Nebiler ve resullere ait olmayan gayb işine masumiyet veren kişi küfre girmiştir. Ruh çağırma olayından şer’i bir hüküm çıkarmaya yeltenen kişi de küfre girer. Şurası açıktır ki, ruh çağırma olaylarında meydana gelen şeyler, alışılagelmişin dışında bir şeylerin var olduğunu isbat ediyor. Öyle ise onun sağlıklı açıklaması nasıl olacaktır?
Şeyh Hasan Eyyub 'Ma'a Resulullah ve Kütübihi ve'l-Yevmu'l-Ahır" adlı eserinde şu görüşlerine yer veriyor:
"Ruh çağırma ayinlerinde meydana gelen olayların şu şekilde bir açıklaması yapılabilir: Onlar cin ve şeytanların eseridir. İnsan ruhlarının bu durumla bir ilgilerinin bulunamayacağını ifade etmemiz gerekiyor. Bu şekilde düşünenlerin kalbi rahat olur ve gönlü huzur bulur."
Hasan Eyyub şöyle devam etmektedir:
"Bir cinninin, diri bir şahsı veya ölümünden sonra ölmüş bir kişiyi taklid etmesi mümkündür. Zira cinlerin ömrü yüzlerce yıla ulaşmaktadır. Nitekim bu husus bazı hadis ve eserlerde sabittir. Ayrıca bir insanın, bir cinniyi başka bir insanın dili ile konuşturması da mümkündür. Bir cinninin bir kalemi hareket ettirmesi, veya kalem aracılığıyla resim çizmesi ve bu konuda duyduğumuz diğer şeyleri yapması da mümkündür. Geçmişte olduğu gibi bu gibi şeyler halen de olmaktadır. Bu konuyu derinlemesine inceleyenler, şüphe duyulmayacak garaib şeyleri bulacaklardır."

> **Alıştırma hakkında**: Ruh çağırma konulu belge alıntısında "Nebiler ve resullere" sözlerinden başlayıp aşağıya doğru "açıklaması nasıl olacaktır?" sözlerine kadar uzanan bölümün tamamını, tek bir harfini bile değiştirmeden yineleyin.

> **Veri kayıtları**:
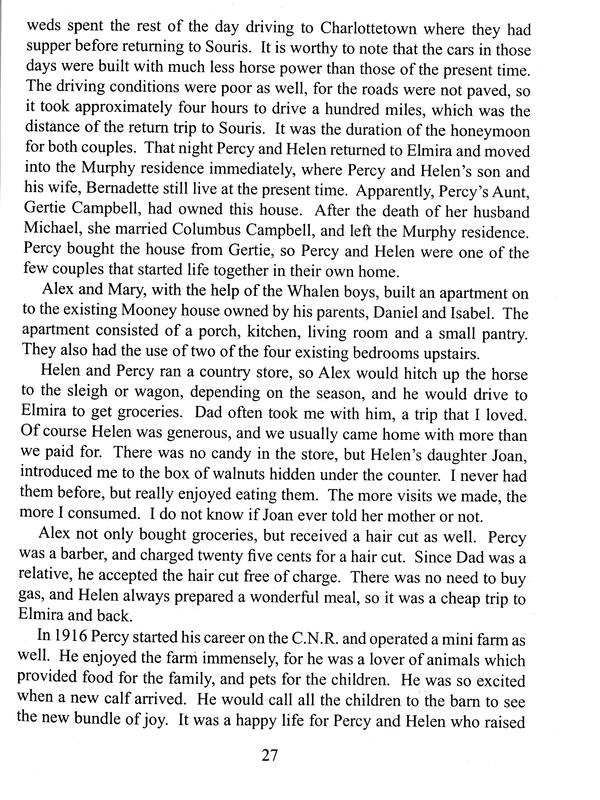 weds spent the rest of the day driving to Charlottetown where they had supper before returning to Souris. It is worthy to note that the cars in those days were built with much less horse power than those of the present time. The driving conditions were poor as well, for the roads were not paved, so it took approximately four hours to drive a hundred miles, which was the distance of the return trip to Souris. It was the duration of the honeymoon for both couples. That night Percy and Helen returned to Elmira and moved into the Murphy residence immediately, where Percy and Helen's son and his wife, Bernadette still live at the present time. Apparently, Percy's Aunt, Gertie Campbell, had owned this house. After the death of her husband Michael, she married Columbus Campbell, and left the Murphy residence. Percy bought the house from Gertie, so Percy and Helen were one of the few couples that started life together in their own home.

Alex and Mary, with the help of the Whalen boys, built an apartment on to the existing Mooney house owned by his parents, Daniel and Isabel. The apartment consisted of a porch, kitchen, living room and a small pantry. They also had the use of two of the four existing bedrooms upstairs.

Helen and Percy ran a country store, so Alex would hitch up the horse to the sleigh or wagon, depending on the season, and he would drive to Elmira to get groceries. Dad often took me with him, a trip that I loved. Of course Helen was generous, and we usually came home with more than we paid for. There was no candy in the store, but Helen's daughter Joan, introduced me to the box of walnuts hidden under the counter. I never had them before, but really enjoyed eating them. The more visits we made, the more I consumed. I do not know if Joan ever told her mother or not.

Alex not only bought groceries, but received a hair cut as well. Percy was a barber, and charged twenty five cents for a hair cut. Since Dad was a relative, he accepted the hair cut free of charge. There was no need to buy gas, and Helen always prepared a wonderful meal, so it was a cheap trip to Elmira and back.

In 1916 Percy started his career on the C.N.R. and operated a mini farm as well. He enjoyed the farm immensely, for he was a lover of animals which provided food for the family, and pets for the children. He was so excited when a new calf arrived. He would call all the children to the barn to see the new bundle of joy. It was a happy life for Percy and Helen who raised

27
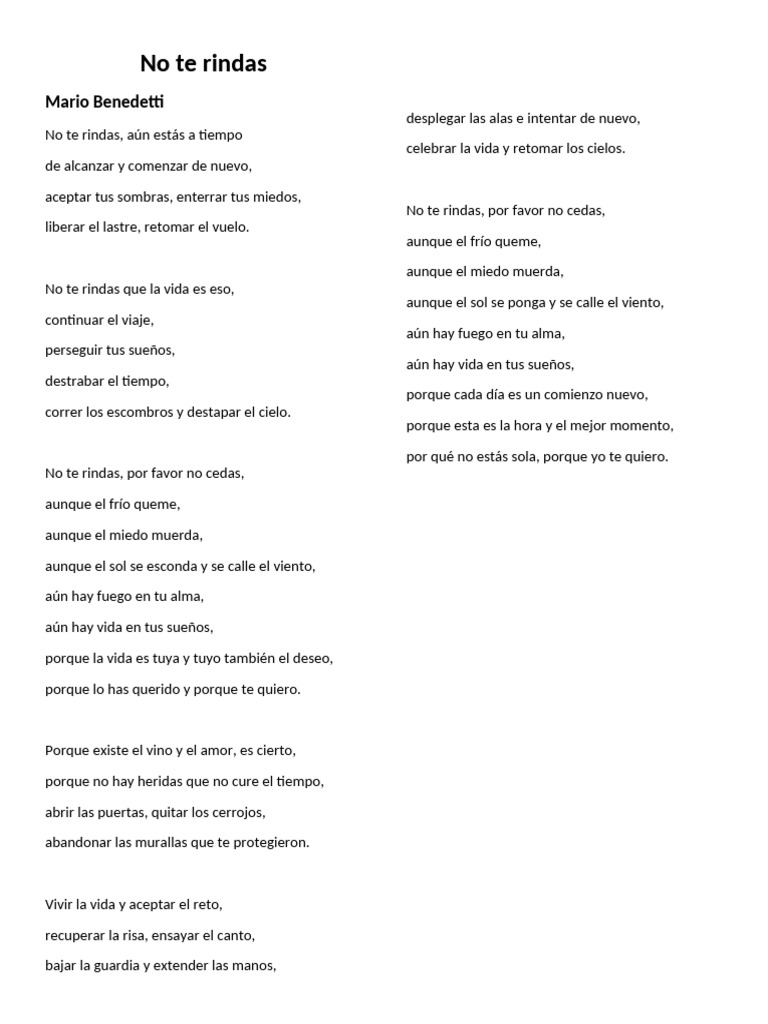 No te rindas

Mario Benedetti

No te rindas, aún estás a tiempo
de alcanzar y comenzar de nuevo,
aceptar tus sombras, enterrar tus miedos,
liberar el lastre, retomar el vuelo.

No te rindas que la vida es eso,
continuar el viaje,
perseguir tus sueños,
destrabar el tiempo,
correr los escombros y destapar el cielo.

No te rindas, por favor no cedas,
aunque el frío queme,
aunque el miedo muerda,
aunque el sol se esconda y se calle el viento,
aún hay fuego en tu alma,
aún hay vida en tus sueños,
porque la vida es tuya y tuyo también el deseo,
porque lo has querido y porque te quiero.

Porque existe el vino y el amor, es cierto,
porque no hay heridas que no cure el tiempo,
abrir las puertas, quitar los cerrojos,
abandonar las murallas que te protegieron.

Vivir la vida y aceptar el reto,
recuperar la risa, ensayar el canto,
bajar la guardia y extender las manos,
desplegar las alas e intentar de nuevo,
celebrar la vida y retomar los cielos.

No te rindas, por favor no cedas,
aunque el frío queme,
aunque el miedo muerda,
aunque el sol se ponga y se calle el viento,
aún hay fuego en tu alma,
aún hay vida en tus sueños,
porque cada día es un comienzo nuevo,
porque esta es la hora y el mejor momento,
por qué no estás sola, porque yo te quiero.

> **Yanıt**:
Nebiler ve resullere ait olmayan gayb işine masumiyet veren kişi küfre girmiştir. Ruh çağırma olayından şer’i bir hüküm çıkarmaya yeltenen kişi de küfre girer. Şurası açıktır ki, ruh çağırma olaylarında meydana gelen şeyler, alışılagelmişin dışında bir şeylerin var olduğunu isbat ediyor. Öyle ise onun sağlıklı açıklaması nasıl olacaktır?